5/11/2014: The newest version requires Max 6.1.7 (for JSON parsing). Also have updated to Google Speech API v2.
Note: Instructions for getting a real key from Google – which will need to be inserted into the patch. http://www.chromium.org/developers/how-tos/api-keys – so far we have been getting by with common keys from a github site (see notes in next link)

Also please see these notes about how to modify the patch with your key – until this gets resolved: https://reactivemusic.net/?p=11035

This project added to internetsensors 3/26/2014
This is an update to the robot conversation project https://reactivemusic.net/?p=4710

February 4, 2014June 25, 2014

Notes: Chatbots in Conversation

update 6/2014 – Now part of the Internet sensors projects: https://reactivemusic.net/?p=5859

original post

They can talk with each other… sort of.

Last spring I made a project that lets you talk with chatbots using speech recognition and synthesis. https://reactivemusic.net/?p=4710.

Yesterday I managed to get two instances of this program, running on two computers, using two chatbots, to talk with each other, through the air.

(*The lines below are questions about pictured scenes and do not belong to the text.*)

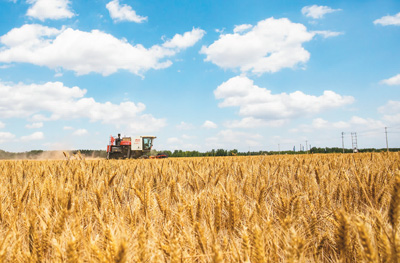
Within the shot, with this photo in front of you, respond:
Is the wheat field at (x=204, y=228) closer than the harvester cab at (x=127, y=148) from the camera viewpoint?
Yes

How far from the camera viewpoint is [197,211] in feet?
4.74

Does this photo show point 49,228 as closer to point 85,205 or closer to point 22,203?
point 85,205

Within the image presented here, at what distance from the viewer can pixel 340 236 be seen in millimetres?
923

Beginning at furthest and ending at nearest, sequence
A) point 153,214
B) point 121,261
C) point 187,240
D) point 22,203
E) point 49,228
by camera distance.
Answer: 1. point 22,203
2. point 153,214
3. point 49,228
4. point 187,240
5. point 121,261

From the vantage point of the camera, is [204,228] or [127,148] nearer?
[204,228]

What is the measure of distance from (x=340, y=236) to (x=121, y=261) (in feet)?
2.31

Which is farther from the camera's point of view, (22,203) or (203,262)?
(22,203)

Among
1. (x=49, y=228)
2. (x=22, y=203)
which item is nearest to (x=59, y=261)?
(x=49, y=228)

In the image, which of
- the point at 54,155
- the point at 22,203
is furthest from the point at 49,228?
the point at 54,155

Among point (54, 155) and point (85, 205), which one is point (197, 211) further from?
point (54, 155)

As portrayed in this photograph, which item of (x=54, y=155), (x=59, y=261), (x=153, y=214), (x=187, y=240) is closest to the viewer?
(x=59, y=261)

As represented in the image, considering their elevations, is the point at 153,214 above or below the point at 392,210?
below

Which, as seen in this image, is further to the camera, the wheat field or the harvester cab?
the harvester cab

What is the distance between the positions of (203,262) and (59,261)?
18.8 inches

Technical issues remain (see below). But there were moments of real interaction.

In the original project, a human pressed button in Max to start and stop recording speech. This has been automated. The program detects and records speech, using audio level sensing. The auto-recording sensor turns on a switch when the level hits a threshold, and turns off after a period of silence. Threshold level and duration of silence can be adjusted by the user. There is also a feedback gate that shuts off auto-record while the computer is converting speech to text, and ‘speaking’ a reply.

technical issues

The Google speech API has difficulty with some of the voices used by the Mac OS speech synthesizer. We’ll need to experiment to find which voices produce accurate results.
The overall levels produced by the builtin Macbook speakers is not quite enough to achieve clear communication. The auto-recorder missed the onset of speech sometimes. One solution would be to insert a click to trigger the recorder, just before the speech synthesizer begins the actual speech. Or to use external speakers, or a secondary “wired” connection.
It would be nice to have menus of chatbots and voices. Also to automate the start of a new conversation thread.
The button to start the audio detector had to be operated by key-press because pushing the trackpad on a MacBook makes too much noise and always triggers the audio level detector.
Occasionally a chat bot would deliver a long response, or one containing a web address. These were problematic for recognition and synthesis.